=== Text shown ===
--- START ---
During this unprecedented time of the COVID-19 pandemic, with business closures and working from home spanning several countries, how to use video conferencing has become a priority for most of us. This tool will remain essential for businesses, small and large, to stay in touch with their employees, co-workers and customers. However, many of us are embarking on this work-from-home journey for the first time, so we wanted to put together some helpful information to guide you on how to use video conferencing.
Even if you aren't in a large office or conferencing space, this information should help you understand some of the key elements to consider if you want to create a video conferencing area in your home office.
But, you may wonder what is important when shopping for cameras and microphones for video conferencing?
Key Camera Considerations
- Room size: Huddle rooms require fewer cameras than larger spaces.
- Camera Field-of-View: Camera FOV can range from 45° - 360°. The wider the FOV, the more meeting participants will be captured by the camera. Cameras mounted below the conference room display do not need more than 180°. But for huddle rooms, a camera with 360° FOV is a good idea.
- Video resolution: Should cameras be capable of high-definition (HD) video output? Because most meetings will include face-to-face interactions via the Internet, HD video (resolutions of up to 1920×1080) is recommended.
- Interoperability: Your conference room cameras should not be locked to a specific ecosystem. They should be operable across platforms. This means compatibility with, for instance, Skype, Google Hangouts, etc.
- Camera control: How will you control the camera? There are options for remote-controlled cameras; cameras with presets; and cameras that swivel to focus on whomever is speaking at the time.
- Versatility: A camera’s use should be applicable across a range of meeting room scenarios.
--- END ---
=== Data section ===
--- START ---
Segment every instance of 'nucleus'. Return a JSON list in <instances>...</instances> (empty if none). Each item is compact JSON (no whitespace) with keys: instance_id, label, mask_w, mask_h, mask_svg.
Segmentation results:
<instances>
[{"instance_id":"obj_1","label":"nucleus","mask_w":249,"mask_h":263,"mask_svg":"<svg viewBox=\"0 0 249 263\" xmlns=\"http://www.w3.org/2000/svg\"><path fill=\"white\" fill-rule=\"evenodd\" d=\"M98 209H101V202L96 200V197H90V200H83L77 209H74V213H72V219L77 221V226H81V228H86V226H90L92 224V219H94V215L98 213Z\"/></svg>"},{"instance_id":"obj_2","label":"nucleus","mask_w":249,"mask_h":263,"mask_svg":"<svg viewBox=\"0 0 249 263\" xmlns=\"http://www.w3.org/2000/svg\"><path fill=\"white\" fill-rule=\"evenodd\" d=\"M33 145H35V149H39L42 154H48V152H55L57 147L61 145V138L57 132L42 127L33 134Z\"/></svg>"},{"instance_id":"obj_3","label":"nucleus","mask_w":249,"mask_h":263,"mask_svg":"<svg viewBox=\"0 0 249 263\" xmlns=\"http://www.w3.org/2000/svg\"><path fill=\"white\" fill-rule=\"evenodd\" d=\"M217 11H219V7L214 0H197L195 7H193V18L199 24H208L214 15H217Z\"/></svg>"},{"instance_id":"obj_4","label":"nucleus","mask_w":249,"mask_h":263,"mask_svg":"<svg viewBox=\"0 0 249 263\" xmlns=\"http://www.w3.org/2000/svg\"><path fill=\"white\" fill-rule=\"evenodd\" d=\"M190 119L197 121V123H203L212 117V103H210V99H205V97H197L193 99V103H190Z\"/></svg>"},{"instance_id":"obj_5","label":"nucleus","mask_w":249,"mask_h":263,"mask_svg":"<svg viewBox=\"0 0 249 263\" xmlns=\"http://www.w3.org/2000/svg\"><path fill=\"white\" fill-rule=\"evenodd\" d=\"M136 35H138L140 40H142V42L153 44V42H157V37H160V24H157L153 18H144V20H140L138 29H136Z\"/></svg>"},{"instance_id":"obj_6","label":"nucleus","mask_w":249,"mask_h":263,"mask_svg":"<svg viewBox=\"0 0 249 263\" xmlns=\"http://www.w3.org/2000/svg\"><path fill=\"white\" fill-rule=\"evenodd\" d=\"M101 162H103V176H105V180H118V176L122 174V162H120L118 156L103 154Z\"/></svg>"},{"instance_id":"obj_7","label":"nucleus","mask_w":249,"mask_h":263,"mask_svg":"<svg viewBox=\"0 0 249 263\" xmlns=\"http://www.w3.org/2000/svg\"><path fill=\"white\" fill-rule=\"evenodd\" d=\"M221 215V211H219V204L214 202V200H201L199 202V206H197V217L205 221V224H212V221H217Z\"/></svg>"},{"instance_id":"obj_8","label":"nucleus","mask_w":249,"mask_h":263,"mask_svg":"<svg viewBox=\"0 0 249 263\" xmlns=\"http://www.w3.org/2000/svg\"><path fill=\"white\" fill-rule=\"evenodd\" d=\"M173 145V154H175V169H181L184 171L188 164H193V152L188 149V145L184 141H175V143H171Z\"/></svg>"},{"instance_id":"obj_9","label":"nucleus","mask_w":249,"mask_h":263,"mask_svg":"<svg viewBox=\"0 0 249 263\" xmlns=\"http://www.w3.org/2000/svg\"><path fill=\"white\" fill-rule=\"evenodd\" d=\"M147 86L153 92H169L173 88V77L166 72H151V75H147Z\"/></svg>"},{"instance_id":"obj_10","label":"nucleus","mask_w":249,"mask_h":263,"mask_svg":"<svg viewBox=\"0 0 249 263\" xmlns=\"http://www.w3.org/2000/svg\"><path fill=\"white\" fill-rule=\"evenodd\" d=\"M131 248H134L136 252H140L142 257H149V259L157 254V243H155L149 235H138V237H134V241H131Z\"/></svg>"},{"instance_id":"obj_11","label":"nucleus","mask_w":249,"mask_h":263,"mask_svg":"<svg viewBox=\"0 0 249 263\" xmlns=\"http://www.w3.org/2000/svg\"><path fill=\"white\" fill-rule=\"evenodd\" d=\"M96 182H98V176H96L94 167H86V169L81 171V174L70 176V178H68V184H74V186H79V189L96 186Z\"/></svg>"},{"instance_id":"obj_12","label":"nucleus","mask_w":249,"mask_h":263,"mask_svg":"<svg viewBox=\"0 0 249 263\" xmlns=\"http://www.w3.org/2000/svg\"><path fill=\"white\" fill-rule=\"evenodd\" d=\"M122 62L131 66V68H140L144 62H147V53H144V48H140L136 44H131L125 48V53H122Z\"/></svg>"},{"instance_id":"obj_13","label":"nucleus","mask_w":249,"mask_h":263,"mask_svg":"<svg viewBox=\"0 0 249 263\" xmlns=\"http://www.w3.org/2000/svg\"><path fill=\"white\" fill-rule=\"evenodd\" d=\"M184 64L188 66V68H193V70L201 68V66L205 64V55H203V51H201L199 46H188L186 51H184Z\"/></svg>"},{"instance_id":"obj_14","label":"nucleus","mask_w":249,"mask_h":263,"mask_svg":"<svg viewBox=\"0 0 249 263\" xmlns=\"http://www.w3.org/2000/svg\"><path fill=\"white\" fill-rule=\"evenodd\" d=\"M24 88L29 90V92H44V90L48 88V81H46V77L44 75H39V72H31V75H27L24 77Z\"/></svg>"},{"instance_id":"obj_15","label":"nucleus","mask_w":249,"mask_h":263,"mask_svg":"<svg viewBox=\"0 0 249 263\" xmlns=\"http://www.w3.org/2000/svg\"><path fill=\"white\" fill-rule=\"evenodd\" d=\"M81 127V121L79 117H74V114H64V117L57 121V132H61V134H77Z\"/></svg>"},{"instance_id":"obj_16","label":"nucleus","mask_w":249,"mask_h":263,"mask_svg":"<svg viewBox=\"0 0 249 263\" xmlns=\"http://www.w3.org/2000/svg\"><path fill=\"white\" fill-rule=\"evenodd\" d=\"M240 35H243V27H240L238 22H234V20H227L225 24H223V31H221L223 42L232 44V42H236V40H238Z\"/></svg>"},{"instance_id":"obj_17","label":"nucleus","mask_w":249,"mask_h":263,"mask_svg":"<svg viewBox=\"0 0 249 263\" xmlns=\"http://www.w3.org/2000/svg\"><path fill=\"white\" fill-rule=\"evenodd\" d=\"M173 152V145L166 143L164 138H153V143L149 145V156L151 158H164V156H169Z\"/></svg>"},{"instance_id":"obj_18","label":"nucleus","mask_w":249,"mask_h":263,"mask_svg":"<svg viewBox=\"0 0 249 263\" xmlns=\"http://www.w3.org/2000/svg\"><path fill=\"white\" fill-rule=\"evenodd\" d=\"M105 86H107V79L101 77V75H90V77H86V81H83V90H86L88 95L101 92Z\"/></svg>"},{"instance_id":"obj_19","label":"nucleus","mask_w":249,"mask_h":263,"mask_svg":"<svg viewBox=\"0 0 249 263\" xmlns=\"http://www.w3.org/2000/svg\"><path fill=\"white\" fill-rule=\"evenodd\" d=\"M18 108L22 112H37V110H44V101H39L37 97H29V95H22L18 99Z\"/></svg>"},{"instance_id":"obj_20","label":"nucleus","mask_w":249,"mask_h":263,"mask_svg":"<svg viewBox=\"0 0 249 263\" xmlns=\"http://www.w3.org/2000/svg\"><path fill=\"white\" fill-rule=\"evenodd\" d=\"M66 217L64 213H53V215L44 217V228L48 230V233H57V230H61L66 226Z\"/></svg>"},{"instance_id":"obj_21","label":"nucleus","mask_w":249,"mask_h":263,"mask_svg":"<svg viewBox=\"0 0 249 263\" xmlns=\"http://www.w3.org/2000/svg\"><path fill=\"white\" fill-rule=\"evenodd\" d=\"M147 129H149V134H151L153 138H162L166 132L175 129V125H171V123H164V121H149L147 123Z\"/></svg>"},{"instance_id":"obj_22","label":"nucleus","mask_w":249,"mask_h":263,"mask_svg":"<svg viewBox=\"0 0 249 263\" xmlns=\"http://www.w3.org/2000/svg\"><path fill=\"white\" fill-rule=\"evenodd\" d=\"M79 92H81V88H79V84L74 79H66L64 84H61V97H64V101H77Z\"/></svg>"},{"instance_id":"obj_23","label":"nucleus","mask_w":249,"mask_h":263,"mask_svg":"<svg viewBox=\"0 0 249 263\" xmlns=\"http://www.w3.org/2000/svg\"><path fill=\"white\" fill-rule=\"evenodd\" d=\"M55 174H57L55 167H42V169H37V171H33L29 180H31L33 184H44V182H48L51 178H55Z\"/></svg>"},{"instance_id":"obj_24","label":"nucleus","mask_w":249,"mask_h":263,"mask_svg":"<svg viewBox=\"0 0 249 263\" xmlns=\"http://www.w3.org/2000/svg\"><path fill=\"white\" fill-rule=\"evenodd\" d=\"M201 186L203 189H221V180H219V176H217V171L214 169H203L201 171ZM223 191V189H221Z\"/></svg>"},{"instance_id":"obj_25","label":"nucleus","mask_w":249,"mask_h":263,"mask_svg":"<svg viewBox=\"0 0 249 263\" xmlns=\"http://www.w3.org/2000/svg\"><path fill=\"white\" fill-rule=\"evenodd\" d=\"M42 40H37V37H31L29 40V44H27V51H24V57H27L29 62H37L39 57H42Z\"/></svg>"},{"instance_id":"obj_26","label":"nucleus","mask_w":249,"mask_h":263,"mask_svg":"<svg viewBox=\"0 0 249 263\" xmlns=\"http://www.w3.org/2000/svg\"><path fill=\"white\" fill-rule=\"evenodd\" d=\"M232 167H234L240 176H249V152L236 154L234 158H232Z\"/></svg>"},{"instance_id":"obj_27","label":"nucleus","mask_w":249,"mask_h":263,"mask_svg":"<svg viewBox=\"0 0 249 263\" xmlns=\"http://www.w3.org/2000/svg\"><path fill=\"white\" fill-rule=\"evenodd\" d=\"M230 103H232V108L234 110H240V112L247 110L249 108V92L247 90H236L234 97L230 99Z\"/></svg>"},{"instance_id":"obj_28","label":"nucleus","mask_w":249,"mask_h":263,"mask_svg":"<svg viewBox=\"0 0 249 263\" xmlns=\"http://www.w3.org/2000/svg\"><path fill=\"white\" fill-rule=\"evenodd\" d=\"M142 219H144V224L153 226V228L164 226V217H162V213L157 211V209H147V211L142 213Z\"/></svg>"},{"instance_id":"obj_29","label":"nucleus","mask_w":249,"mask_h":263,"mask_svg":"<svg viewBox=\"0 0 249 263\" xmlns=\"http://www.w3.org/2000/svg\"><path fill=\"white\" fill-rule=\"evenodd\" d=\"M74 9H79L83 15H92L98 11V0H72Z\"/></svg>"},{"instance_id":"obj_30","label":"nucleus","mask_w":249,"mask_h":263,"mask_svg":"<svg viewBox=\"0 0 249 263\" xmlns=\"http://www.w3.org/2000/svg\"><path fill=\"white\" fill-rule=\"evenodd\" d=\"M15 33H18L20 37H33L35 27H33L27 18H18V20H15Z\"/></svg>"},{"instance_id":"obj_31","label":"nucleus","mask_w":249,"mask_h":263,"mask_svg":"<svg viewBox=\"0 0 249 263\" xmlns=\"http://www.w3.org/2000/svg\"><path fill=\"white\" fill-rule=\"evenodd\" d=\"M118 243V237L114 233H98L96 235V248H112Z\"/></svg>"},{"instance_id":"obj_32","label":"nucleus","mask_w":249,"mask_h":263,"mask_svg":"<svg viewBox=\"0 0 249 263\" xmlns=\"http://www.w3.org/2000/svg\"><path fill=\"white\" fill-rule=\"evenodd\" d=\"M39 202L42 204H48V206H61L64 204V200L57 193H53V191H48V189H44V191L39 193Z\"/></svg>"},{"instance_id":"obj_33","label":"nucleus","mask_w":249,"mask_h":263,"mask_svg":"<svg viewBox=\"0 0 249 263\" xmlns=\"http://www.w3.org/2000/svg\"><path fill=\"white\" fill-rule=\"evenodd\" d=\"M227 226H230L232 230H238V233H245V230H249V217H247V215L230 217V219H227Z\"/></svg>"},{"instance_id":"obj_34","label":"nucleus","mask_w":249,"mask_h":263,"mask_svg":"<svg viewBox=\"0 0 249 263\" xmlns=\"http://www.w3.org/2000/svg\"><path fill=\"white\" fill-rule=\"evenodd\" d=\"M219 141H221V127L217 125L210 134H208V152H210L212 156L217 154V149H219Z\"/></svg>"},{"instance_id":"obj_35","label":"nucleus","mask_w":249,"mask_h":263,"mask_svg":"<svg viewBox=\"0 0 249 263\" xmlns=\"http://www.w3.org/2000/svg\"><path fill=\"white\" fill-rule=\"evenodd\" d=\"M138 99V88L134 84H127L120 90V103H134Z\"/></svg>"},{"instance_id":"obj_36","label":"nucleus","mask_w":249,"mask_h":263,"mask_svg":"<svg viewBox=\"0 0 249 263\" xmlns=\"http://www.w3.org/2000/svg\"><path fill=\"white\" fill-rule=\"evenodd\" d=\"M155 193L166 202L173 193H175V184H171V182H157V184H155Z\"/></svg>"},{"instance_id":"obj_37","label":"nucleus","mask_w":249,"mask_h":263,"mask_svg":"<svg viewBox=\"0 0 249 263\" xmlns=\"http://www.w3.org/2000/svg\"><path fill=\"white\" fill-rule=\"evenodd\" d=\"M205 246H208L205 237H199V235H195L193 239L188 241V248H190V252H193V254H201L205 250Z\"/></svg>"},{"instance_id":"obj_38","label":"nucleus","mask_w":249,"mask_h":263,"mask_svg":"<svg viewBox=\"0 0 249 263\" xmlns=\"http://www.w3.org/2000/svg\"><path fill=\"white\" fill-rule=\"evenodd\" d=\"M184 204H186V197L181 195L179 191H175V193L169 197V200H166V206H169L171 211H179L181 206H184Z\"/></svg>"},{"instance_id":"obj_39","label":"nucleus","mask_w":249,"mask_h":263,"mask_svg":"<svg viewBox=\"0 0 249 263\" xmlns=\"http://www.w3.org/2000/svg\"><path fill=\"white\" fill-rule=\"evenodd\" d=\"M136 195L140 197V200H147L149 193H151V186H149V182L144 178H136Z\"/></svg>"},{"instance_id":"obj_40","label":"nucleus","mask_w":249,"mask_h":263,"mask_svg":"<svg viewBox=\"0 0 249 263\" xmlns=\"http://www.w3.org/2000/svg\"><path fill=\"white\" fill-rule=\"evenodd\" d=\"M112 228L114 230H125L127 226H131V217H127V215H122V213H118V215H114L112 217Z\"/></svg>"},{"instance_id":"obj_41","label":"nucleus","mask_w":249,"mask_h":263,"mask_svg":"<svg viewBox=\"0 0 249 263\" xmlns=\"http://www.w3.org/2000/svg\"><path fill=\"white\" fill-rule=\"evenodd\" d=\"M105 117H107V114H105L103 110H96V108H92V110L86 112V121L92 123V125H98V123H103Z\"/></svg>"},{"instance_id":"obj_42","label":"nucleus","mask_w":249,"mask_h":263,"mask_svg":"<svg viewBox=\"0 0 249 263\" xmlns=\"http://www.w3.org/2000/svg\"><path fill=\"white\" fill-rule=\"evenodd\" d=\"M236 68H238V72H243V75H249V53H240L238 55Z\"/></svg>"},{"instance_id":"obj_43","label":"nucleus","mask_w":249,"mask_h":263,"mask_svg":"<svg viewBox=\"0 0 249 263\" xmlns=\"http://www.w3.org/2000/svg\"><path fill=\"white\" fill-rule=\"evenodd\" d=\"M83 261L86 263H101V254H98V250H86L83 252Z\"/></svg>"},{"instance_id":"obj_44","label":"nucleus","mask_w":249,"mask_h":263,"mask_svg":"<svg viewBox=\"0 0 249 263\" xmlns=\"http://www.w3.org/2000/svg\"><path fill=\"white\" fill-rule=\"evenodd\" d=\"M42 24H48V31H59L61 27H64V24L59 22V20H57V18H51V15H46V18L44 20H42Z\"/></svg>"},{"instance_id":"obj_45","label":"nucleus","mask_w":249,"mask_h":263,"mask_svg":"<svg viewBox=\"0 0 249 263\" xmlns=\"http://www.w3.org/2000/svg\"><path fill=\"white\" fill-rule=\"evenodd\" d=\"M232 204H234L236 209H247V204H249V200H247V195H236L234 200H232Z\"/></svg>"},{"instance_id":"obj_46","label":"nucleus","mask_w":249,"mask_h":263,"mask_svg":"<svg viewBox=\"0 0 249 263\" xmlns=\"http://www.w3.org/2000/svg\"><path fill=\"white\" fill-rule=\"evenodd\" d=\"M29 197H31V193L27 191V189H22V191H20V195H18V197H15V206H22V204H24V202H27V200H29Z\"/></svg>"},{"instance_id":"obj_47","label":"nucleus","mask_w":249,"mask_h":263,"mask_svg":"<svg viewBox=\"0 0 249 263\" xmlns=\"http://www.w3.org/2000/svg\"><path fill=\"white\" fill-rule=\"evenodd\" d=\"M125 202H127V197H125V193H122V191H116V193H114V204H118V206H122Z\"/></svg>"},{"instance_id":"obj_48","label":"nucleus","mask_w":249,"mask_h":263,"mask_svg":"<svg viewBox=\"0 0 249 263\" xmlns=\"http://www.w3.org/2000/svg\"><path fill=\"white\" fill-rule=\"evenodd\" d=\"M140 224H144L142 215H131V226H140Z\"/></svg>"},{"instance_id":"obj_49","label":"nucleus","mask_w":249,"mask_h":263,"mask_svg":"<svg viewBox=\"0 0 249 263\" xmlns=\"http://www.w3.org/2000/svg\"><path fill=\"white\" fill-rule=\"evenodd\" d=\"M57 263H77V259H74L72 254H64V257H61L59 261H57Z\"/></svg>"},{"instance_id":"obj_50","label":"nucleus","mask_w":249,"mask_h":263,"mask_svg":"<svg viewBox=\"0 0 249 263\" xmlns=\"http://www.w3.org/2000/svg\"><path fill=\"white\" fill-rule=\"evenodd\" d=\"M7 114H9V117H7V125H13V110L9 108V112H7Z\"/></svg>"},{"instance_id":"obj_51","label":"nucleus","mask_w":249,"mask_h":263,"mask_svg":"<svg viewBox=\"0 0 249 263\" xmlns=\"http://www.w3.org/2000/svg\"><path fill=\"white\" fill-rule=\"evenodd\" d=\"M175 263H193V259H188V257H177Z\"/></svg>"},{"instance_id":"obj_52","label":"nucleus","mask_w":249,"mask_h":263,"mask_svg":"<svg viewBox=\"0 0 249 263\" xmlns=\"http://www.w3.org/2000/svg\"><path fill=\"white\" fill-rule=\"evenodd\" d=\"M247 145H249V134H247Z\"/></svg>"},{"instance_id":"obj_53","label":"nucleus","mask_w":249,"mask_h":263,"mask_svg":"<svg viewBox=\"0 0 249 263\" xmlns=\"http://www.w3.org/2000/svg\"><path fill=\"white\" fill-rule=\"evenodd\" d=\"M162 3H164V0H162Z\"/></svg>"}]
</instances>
--- END ---
=== Exercise details ===
From the text on video conferencing, quote verbatim the stretch from "Key Camera Considerations" through "Google Hangouts, etc.".

=== Written response ===
Key Camera Considerations
- Room size: Huddle rooms require fewer cameras than larger spaces.
- Camera Field-of-View: Camera FOV can range from 45° - 360°. The wider the FOV, the more meeting participants will be captured by the camera. Cameras mounted below the conference room display do not need more than 180°. But for huddle rooms, a camera with 360° FOV is a good idea.
- Video resolution: Should cameras be capable of high-definition (HD) video output? Because most meetings will include face-to-face interactions via the Internet, HD video (resolutions of up to 1920×1080) is recommended.
- Interoperability: Your conference room cameras should not be locked to a specific ecosystem. They should be operable across platforms. This means compatibility with, for instance, Skype, Google Hangouts, etc.